Marc Simont a non seulement reçu le prix Caldecott Honor (Par une Journée d’Hiver, 1950) mais s’est également vu décerner la Caldecott Medal (Un Arbre, 1957). Il a de plus réalisé la plupart des illustrations des livres de la série Nat le Grand. Son art est à la fois merveilleux, expressif et vivant. Mariant les aquarelles saturées aux contours délicatement tracés au crayon, les scènes et les personnages sont à la fois simples et exubérants.
Le Philharmonique s’habille suit cent quatre musiciens et un chef d’orchestre dans leurs préparatifs en vue de leur représentation du vendredi soir. L’orchestre compte quatre-vingt-douze hommes et treize femmes. Bien que tous vêtus de noir et blanc, les combinaisons vestimentaires possibles sont nombreuses.
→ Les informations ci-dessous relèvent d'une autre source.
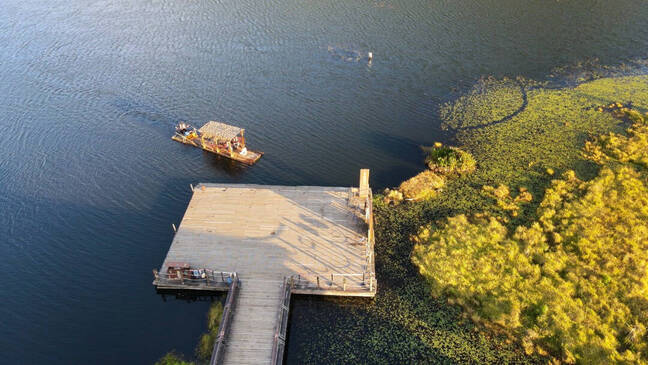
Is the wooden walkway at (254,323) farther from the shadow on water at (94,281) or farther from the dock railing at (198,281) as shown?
the shadow on water at (94,281)

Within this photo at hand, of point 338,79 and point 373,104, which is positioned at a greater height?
point 338,79

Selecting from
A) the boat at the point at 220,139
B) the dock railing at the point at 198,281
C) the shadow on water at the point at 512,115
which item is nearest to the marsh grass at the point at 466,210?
the shadow on water at the point at 512,115

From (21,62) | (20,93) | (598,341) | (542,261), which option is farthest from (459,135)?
(21,62)

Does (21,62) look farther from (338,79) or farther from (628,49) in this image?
(628,49)

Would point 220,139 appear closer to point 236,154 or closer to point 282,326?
point 236,154

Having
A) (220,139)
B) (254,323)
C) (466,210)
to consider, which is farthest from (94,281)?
(466,210)

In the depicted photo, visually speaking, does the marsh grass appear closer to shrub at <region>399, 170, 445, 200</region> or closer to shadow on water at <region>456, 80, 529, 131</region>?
shadow on water at <region>456, 80, 529, 131</region>
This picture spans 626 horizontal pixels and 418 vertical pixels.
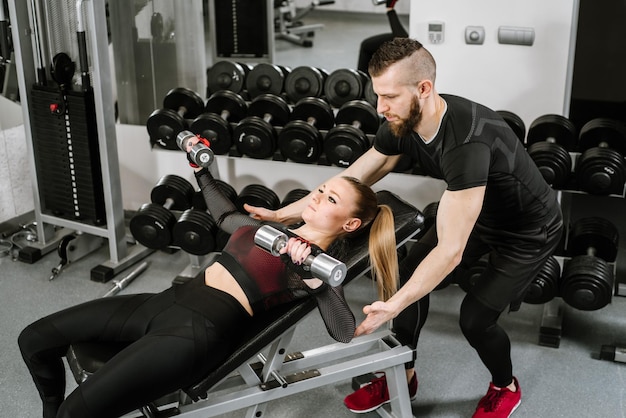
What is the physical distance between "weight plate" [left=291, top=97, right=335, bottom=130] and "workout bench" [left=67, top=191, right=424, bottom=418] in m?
1.04

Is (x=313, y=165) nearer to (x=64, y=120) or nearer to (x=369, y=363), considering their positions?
(x=64, y=120)

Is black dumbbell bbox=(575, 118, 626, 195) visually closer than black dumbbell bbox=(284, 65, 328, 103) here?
Yes

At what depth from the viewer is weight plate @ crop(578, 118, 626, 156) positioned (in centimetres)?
307

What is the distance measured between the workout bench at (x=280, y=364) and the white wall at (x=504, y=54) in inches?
49.8

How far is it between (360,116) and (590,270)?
1.19 m

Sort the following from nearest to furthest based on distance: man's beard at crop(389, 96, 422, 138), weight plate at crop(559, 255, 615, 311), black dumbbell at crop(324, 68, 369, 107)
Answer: man's beard at crop(389, 96, 422, 138)
weight plate at crop(559, 255, 615, 311)
black dumbbell at crop(324, 68, 369, 107)

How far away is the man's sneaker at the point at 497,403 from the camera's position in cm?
261

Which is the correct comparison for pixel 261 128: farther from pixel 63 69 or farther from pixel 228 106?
pixel 63 69

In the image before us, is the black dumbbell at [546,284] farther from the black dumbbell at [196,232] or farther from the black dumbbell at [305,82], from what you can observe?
the black dumbbell at [305,82]

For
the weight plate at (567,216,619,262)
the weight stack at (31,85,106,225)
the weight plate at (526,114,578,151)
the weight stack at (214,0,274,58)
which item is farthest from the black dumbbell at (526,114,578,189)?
the weight stack at (214,0,274,58)

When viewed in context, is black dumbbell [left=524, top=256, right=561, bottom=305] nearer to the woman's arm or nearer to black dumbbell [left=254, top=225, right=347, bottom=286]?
the woman's arm

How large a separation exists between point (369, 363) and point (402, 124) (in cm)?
76

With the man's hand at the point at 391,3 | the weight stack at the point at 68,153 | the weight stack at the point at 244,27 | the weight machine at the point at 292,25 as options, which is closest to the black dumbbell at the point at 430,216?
the man's hand at the point at 391,3

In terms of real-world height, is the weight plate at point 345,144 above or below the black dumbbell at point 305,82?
below
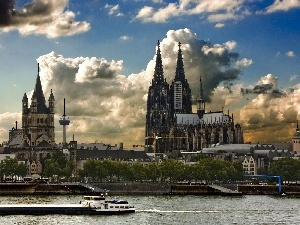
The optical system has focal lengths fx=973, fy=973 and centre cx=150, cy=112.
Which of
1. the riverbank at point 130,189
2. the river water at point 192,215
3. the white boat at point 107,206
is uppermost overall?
the riverbank at point 130,189

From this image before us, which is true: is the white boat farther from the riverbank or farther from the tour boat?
the riverbank

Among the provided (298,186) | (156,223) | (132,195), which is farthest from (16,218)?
(298,186)

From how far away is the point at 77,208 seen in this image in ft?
298

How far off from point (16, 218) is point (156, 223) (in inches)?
492

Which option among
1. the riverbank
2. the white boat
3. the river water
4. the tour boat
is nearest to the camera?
the river water

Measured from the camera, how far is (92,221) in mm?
83875

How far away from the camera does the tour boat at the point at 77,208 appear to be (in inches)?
3509

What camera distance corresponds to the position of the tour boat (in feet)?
292

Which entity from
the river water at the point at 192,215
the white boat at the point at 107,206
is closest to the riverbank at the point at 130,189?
the river water at the point at 192,215

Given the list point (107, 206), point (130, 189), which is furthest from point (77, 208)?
point (130, 189)

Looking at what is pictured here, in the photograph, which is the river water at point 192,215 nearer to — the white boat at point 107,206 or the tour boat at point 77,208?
the white boat at point 107,206

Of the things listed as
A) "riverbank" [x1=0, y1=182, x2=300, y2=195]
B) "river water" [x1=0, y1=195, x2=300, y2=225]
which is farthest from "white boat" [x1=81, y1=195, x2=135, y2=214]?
"riverbank" [x1=0, y1=182, x2=300, y2=195]

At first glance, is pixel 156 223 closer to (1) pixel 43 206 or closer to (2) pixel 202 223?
(2) pixel 202 223

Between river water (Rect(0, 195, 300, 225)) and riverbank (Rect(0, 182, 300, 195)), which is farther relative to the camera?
riverbank (Rect(0, 182, 300, 195))
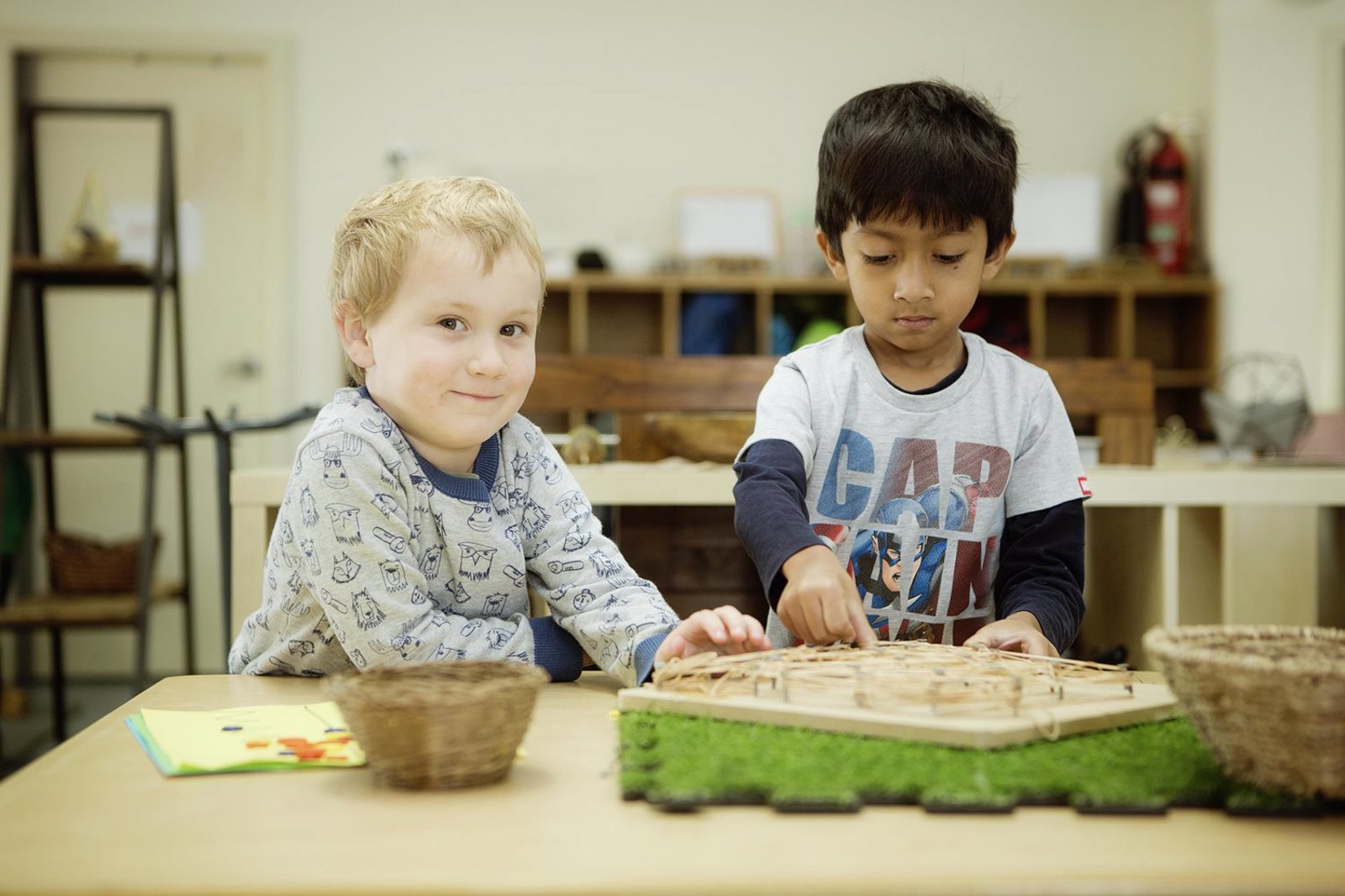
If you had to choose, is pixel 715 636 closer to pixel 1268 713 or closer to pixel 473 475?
pixel 473 475

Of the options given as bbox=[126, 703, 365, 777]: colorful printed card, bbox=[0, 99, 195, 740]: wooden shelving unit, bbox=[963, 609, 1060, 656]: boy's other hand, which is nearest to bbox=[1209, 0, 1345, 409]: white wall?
bbox=[0, 99, 195, 740]: wooden shelving unit

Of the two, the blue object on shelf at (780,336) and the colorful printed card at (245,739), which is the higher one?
the blue object on shelf at (780,336)

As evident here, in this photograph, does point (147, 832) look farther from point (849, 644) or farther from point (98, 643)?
point (98, 643)

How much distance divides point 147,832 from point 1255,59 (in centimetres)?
564

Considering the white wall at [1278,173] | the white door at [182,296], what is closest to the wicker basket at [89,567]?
the white door at [182,296]

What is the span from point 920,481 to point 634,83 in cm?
437

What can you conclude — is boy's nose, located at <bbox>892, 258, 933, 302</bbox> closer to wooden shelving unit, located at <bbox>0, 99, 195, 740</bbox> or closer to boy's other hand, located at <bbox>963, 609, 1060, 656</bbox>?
boy's other hand, located at <bbox>963, 609, 1060, 656</bbox>

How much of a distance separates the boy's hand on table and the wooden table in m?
0.26

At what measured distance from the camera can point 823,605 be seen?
0.99 meters

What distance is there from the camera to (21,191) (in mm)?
3906

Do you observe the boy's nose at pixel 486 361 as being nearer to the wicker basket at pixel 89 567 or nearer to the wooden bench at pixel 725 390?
the wooden bench at pixel 725 390

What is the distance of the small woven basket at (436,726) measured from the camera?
2.19 feet

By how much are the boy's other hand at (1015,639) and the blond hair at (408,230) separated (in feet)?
1.68

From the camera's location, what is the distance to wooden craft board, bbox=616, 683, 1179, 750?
74 centimetres
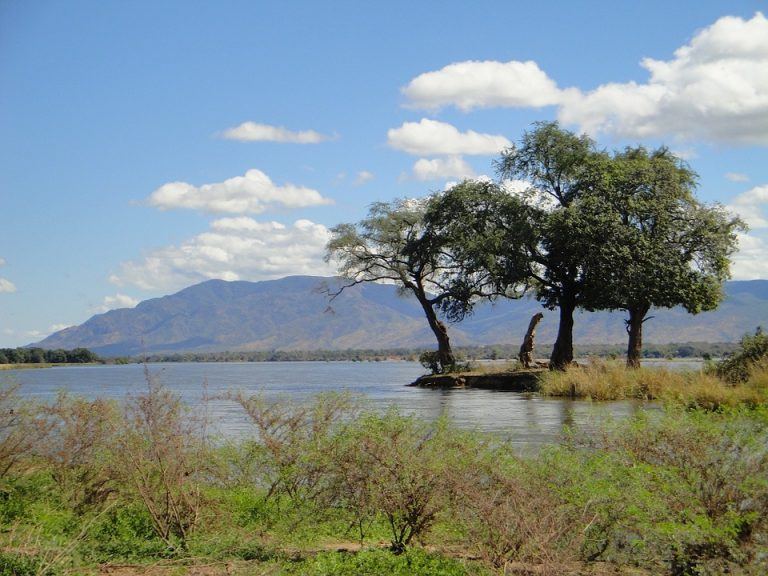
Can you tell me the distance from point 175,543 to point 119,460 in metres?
1.55

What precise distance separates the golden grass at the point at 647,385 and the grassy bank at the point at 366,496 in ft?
44.1

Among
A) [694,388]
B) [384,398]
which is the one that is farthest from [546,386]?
[694,388]

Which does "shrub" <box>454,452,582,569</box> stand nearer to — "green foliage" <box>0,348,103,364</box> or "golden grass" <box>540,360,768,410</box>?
"golden grass" <box>540,360,768,410</box>

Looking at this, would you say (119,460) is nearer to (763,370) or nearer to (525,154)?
(763,370)

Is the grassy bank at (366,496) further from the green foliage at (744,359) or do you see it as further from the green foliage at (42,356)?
the green foliage at (42,356)

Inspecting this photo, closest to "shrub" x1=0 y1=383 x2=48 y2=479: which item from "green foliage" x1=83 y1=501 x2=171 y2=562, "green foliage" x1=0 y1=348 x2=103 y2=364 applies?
"green foliage" x1=83 y1=501 x2=171 y2=562

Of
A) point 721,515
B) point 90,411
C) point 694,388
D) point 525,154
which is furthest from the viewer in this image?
point 525,154

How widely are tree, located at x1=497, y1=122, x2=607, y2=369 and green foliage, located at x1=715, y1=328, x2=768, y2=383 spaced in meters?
12.1

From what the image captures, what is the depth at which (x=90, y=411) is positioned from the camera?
12.5 m

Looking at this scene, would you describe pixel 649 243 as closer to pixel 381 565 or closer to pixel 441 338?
pixel 441 338

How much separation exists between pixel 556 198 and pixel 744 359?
17.6 m

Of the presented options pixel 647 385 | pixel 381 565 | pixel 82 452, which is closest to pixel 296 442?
pixel 381 565

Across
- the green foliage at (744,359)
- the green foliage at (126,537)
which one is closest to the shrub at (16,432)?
the green foliage at (126,537)

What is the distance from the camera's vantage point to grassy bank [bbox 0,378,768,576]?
8477 millimetres
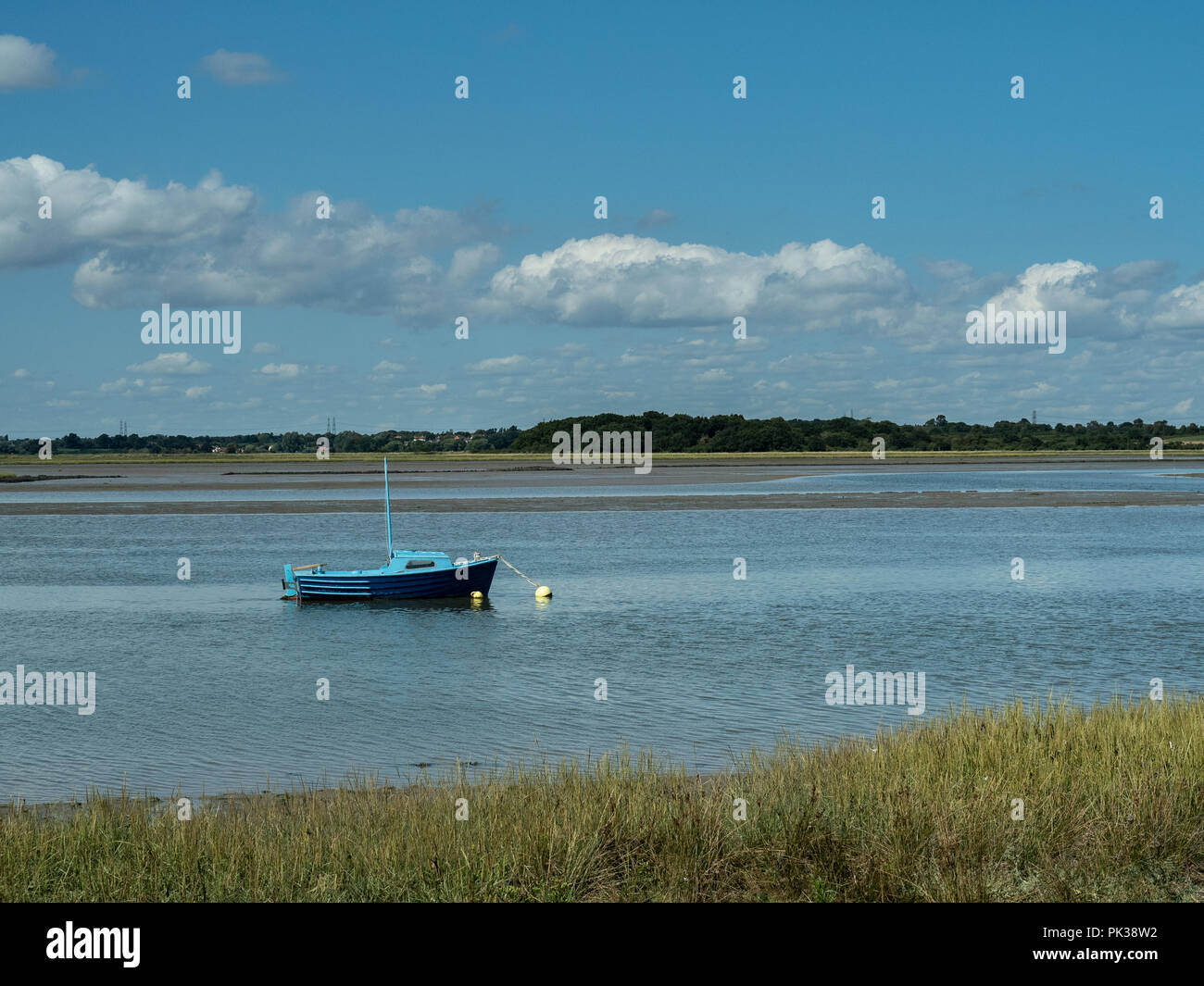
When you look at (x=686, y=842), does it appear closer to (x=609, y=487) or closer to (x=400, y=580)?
(x=400, y=580)

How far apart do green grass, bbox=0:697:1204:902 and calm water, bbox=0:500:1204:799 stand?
403 cm

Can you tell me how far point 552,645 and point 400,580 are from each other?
7918 mm

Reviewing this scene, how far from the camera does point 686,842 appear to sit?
343 inches

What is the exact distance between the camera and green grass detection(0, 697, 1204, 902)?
811 cm

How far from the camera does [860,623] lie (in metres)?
26.0

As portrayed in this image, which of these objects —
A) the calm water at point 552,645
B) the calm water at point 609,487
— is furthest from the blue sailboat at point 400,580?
the calm water at point 609,487

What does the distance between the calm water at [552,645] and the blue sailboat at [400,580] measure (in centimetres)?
49

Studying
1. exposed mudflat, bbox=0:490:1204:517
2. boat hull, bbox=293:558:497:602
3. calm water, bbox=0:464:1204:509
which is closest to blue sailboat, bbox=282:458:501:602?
boat hull, bbox=293:558:497:602

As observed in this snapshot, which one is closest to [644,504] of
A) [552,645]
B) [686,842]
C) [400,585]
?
[400,585]

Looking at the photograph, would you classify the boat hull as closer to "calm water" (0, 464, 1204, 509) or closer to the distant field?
"calm water" (0, 464, 1204, 509)

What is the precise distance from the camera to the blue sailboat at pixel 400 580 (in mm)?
30062

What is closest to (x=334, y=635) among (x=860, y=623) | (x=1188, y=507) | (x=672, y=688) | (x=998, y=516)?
(x=672, y=688)

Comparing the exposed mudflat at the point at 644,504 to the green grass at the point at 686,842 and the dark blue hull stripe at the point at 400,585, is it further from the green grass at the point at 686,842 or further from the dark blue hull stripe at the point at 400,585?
the green grass at the point at 686,842

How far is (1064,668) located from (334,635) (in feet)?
47.8
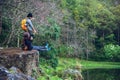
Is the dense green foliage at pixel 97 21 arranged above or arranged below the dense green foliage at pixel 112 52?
above

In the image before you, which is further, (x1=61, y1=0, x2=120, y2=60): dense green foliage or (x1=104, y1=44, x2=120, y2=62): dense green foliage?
(x1=61, y1=0, x2=120, y2=60): dense green foliage

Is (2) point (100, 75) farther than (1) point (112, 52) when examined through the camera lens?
No

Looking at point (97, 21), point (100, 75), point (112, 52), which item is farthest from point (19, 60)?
point (97, 21)

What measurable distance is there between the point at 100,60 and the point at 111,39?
5198mm

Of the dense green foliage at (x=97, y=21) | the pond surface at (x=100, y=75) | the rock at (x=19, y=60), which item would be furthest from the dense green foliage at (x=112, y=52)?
the rock at (x=19, y=60)

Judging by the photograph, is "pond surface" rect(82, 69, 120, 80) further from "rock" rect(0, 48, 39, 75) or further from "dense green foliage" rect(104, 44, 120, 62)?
"dense green foliage" rect(104, 44, 120, 62)

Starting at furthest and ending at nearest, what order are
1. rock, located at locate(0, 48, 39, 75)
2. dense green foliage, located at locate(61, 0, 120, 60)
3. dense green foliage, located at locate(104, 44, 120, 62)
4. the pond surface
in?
dense green foliage, located at locate(61, 0, 120, 60) → dense green foliage, located at locate(104, 44, 120, 62) → the pond surface → rock, located at locate(0, 48, 39, 75)

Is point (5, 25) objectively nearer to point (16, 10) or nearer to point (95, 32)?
point (16, 10)

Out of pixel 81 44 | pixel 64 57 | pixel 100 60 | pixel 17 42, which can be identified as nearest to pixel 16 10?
pixel 17 42

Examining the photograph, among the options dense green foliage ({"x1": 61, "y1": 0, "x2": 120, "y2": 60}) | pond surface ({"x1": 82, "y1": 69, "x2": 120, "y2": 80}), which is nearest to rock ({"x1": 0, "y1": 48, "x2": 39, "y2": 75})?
pond surface ({"x1": 82, "y1": 69, "x2": 120, "y2": 80})

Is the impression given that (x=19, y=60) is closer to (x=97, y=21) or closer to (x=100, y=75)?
(x=100, y=75)

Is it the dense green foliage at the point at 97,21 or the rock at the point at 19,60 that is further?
the dense green foliage at the point at 97,21

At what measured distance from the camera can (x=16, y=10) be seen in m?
27.4

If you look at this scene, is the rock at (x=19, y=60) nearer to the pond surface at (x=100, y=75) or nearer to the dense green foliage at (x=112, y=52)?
the pond surface at (x=100, y=75)
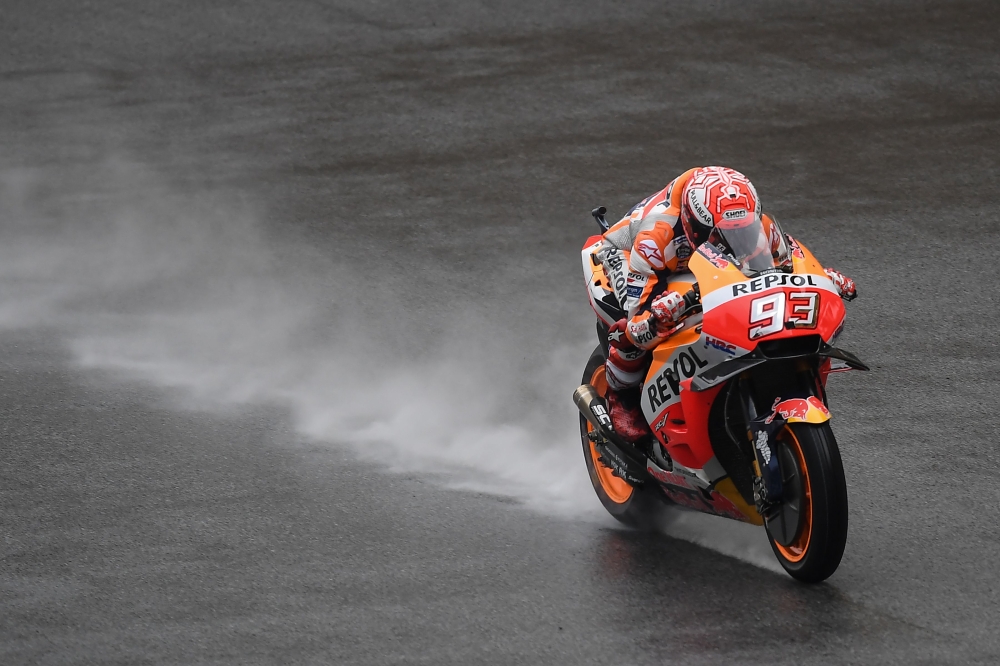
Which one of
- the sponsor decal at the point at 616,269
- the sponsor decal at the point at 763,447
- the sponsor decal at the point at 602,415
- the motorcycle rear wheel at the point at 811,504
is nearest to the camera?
the motorcycle rear wheel at the point at 811,504

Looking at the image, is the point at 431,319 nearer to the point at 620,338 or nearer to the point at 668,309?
the point at 620,338

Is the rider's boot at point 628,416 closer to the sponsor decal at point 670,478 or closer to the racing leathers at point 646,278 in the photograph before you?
the racing leathers at point 646,278

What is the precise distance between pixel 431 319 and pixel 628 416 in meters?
3.34

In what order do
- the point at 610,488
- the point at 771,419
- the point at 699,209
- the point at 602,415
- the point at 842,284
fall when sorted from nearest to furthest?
1. the point at 771,419
2. the point at 699,209
3. the point at 842,284
4. the point at 602,415
5. the point at 610,488

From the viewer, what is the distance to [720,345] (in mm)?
5410

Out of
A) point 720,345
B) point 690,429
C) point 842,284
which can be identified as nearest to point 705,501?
point 690,429

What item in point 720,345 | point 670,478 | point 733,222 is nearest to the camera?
point 720,345

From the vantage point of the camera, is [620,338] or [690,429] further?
[620,338]

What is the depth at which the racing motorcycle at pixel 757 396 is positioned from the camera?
5.21 m

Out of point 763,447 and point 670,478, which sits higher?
point 763,447

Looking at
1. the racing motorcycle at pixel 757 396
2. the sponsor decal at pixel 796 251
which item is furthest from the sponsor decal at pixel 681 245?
the sponsor decal at pixel 796 251

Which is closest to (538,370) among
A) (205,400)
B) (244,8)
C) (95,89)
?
(205,400)

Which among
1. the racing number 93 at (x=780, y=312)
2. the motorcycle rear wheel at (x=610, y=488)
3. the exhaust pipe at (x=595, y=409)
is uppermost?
the racing number 93 at (x=780, y=312)

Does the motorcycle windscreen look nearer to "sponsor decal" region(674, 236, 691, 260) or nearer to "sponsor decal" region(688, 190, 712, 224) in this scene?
"sponsor decal" region(688, 190, 712, 224)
Avant de s’habiller, ils se lavent. Certains prennent des douches, d’autres préfèrent les bains. L’un lit dans sa baignoire alors que l’autre reste tranquillement assis dans un nuage de bulles et chante.
Tous les hommes, sauf ceux qui portent une barbe, se rasent. Certains hommes portent des caleçons et d’autres enfilent des slips ; ceux qui portent des tricots peuvent les choisir avec ou sans manches. Certains ajustent eux-mêmes leur nœud papillon, d’autres attachent un nœud tout fait à leur col. Celui qui porte un très grand nœud papillon tout blanc arbore également une queue de pie !
Les femmes ont le choix entre des bas ou des collants. Une femme qui a toujours froid aux pieds décide d’enfiler des grosses chaussettes de laine. Huit d’entre elles ont une jupe avec un top noir, quatre autres portent une robe et la dernière a opté pour une chasuble. Quelques-unes portent des bijoux, mais jamais de bracelets. « Les bracelets pourraient les embêter quand elles travaillent. »
Une fois tous vêtus de noir et blanc, ils enfilent leurs manteaux et saluent leur famille. Ceux qui apportent leurs instruments les transportent dans des housses ; le chef d’orchestre, lui, a une petite mallette. De nombreux moyens de transport mènent jusqu’au théâtre : le taxi, le métro, le bus et la voiture.
Quand les cent quatre musiciens et le chef d’orchestre montent sur scène, le public applaudit et la salle retentit d’une belle musique. C’est parti pour la représentation.
Si votre bout de chou est plus intéressé par le sport que par la musique, jetez un œil au livre Les Titans de Dallas se préparent à aller au lit.